The Future OS: Confirmed

I posted earlier this week about the new ChatGPT multimodal and how it's a glimpse into the future of how we interact with computing devices.

The next day, the All-In Podcast talked about much the same thing.

I think they—via the illustrations below—prove this belief out even more. (They also mention that inputs can (or will) have more options than just images and voice. Code Interpreter let's you input documents and code snippets, so that makes sense.)

Humans have five major sensory inputs we use to feed our brain computers.
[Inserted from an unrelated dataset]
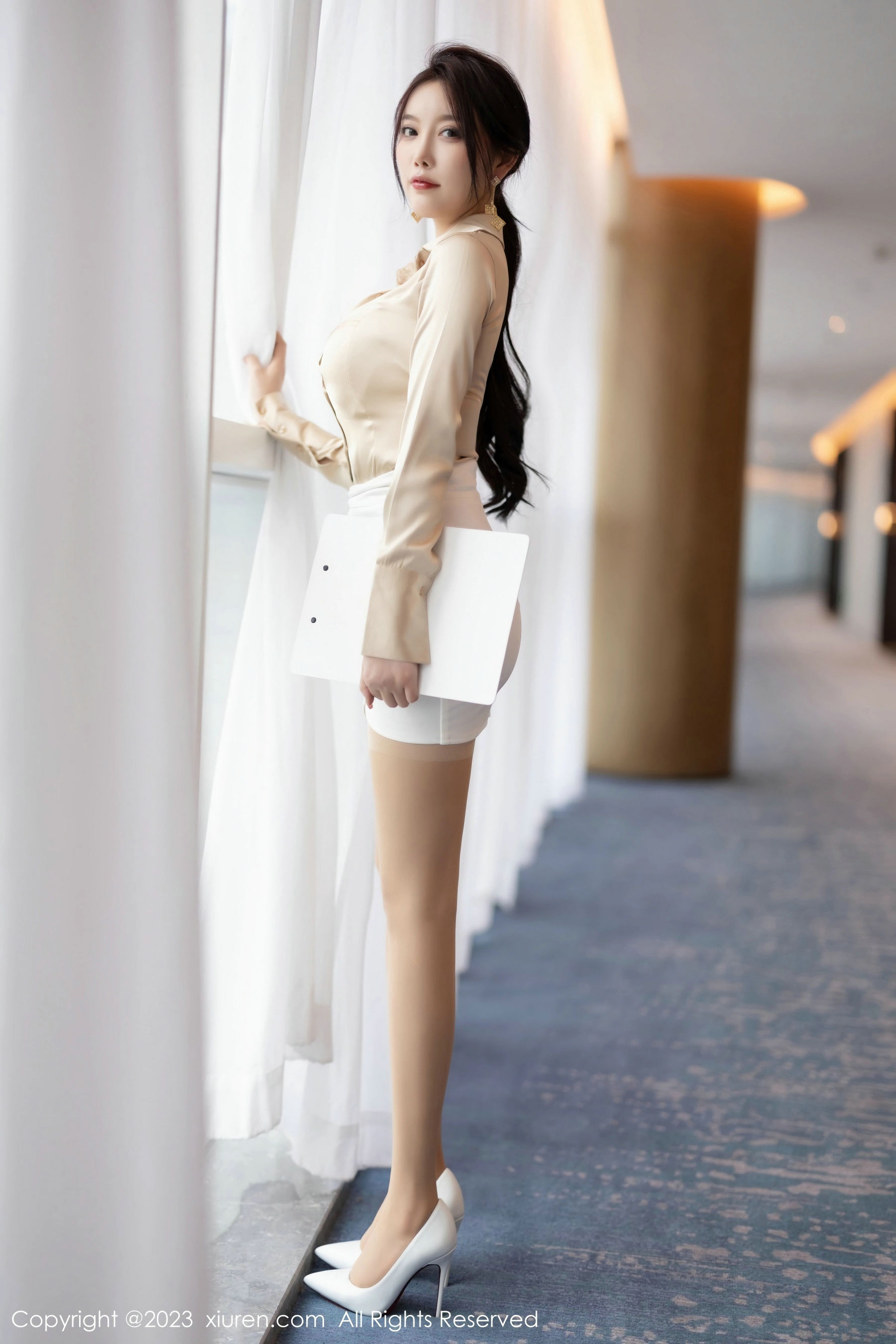 [秀人XiuRen] 2023.04.23 No.6620 杨晨晨Yome（92P）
Up to this point, we've had one input type to interact with computers: text.

Multimodal is a way of mapping our multi-sensory experience onto interactions with computers, making them more natural for us.
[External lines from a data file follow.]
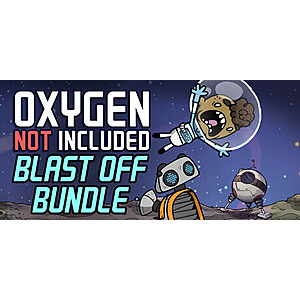 $6.52: Oxygen Not Included Blast-off Bundle @ Steam (Base Game + Spaced Out!)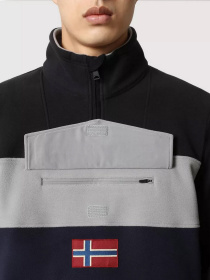 Свитшот Napapijri Ted модель NP0A4FPDMAI1 Фото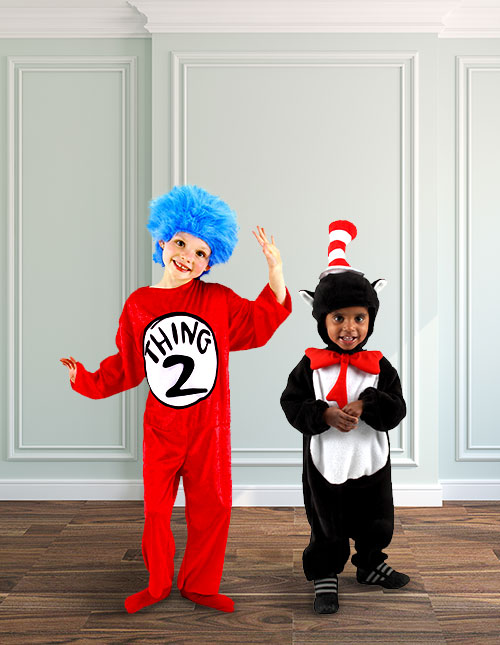 Dr seuss character 2025 costumes for kids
We've adapted ourselves to the limits of computing. Now we might be able to adapt our computers to ourselves.

I don't love the examples OpenAI used in their demos. I see the hints of what they promise, but they lack oomph. This example though, this perfectly shows how you can use multimodal in your day-to-day to make life a bit easier:

I will never get a parking ticket again. pic.twitter.com/yl7ND2rJeQ
— Peter Yang (@petergyang) September 27, 2023

To drive this point home even further, here's one of the guys who'd be on the Mount Rushmore of modern AI development sharing his take:

With many 🧩 dropping recently, a more complete picture is emerging of LLMs not as a chatbot, but the kernel process of a new Operating System. E.g. today it orchestrates:

- Input & Output across modalities (text, audio, vision)
- Code interpreter, ability to write & run… pic.twitter.com/2HsyslOG2F
— Andrej Karpathy (@karpathy) September 28, 2023

TLDR looking at LLMs as chatbots is the same as looking at early computers as calculators. We're seeing an emergence of a whole new computing paradigm, and it is very early.

-Andrej Karpathy

And Google's BARD can now interface with a host of Google apps and services, almost creating a true smart, personalized assistant.

How do we extend our brand experiences into this new environment?

What does "brand" mean in this future?

(Basically, take all the questions people had about brands and the metaverse after the Grand Meta Rebranding™ and replace "metaverse" with "multimodal AI chat".)